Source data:

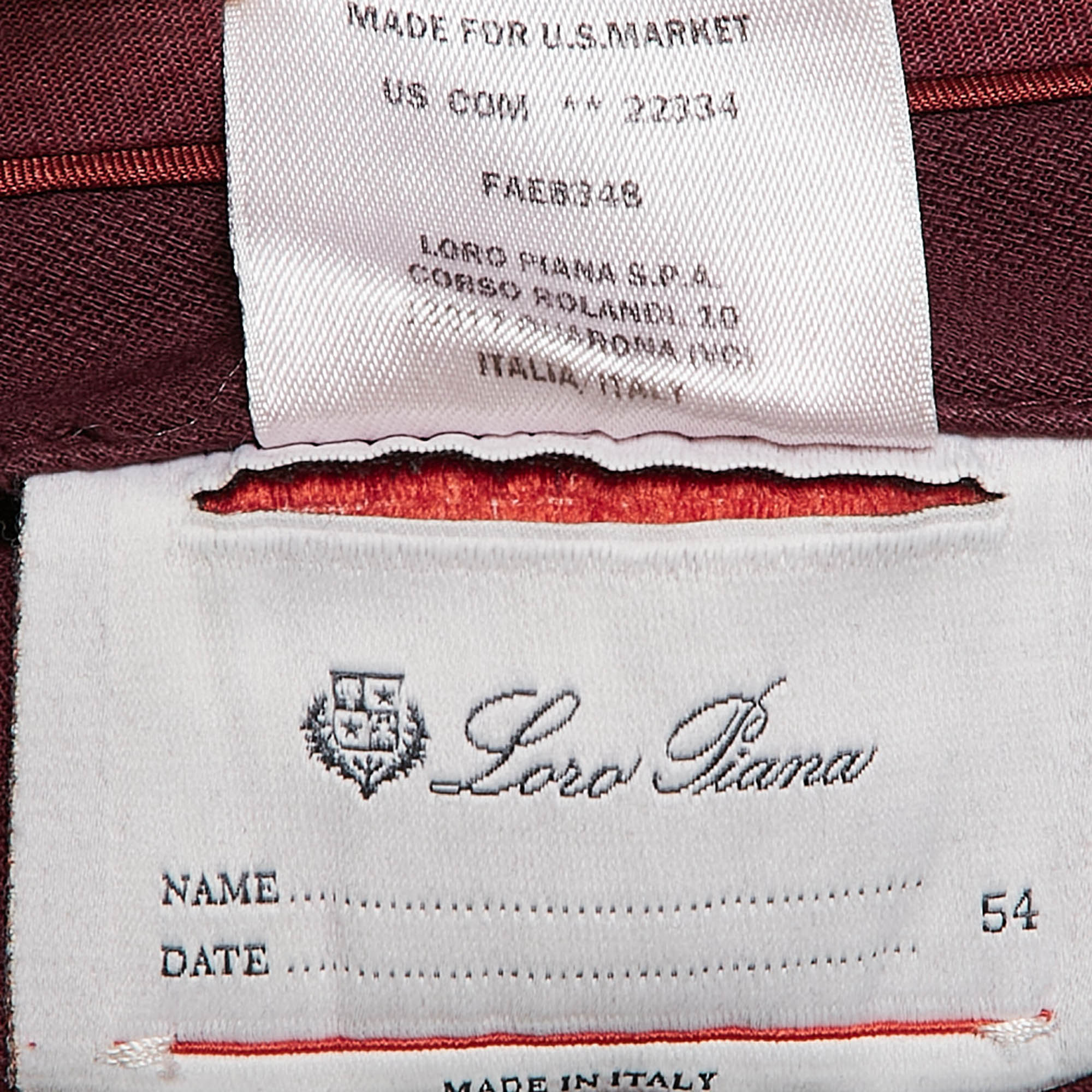 Loro Piana Burgundy Cotton Chino Shorts XXL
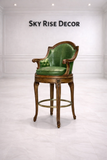 Luxury solid teak wood bar chair with arms for home bar furniture and modern kitchen island seating
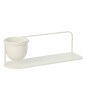 Prateleira de parede com vaso de metal branco 53x16x16 cm Prateleira de parede com vaso de metal branco 53x16x16 cm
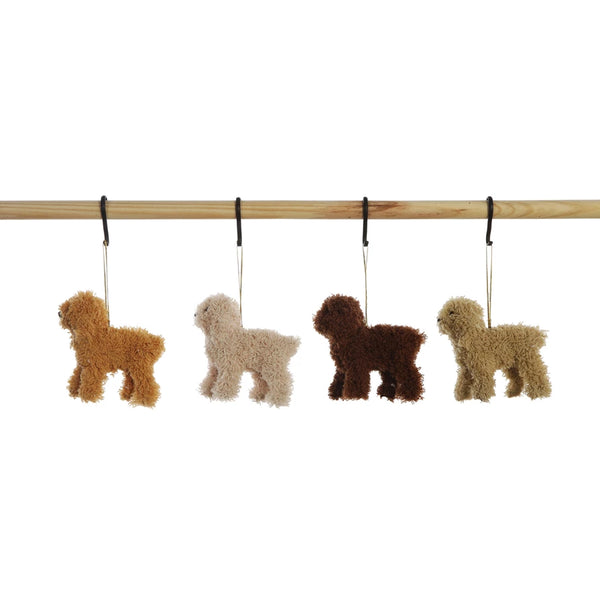 Apricot Furry Poodle Ornament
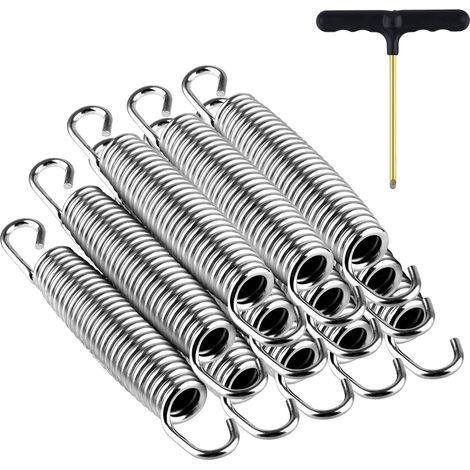 Lot de 12 Ressorts Trampoline 14cm Acier Galvanisé Robustes Haute Résistance Saut Sécurisé Enfants Adultes Extérieur/p (1/5)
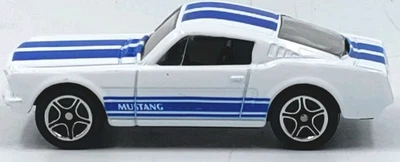 1998 MATCHBOX 1965 Ford Mustang GT Fastback #72 White Blue Stripes 1:66 Diecast - Image 1 of 4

TASK DIRECTIONS: Set down each record above exactly as it stands and leave out all pictures.

TASK OUTPUT:
 Loro Piana Burgundy Cotton Chino Shorts XXL
 Luxury solid teak wood bar chair with arms for home bar furniture and modern kitchen island seating
 Prateleira de parede com vaso de metal branco 53x16x16 cm Prateleira de parede com vaso de metal branco 53x16x16 cm
 Apricot Furry Poodle Ornament
 Lot de 12 Ressorts Trampoline 14cm Acier Galvanisé Robustes Haute Résistance Saut Sécurisé Enfants Adultes Extérieur/p (1/5)
 1998 MATCHBOX 1965 Ford Mustang GT Fastback #72 White Blue Stripes 1:66 Diecast - Image 1 of 4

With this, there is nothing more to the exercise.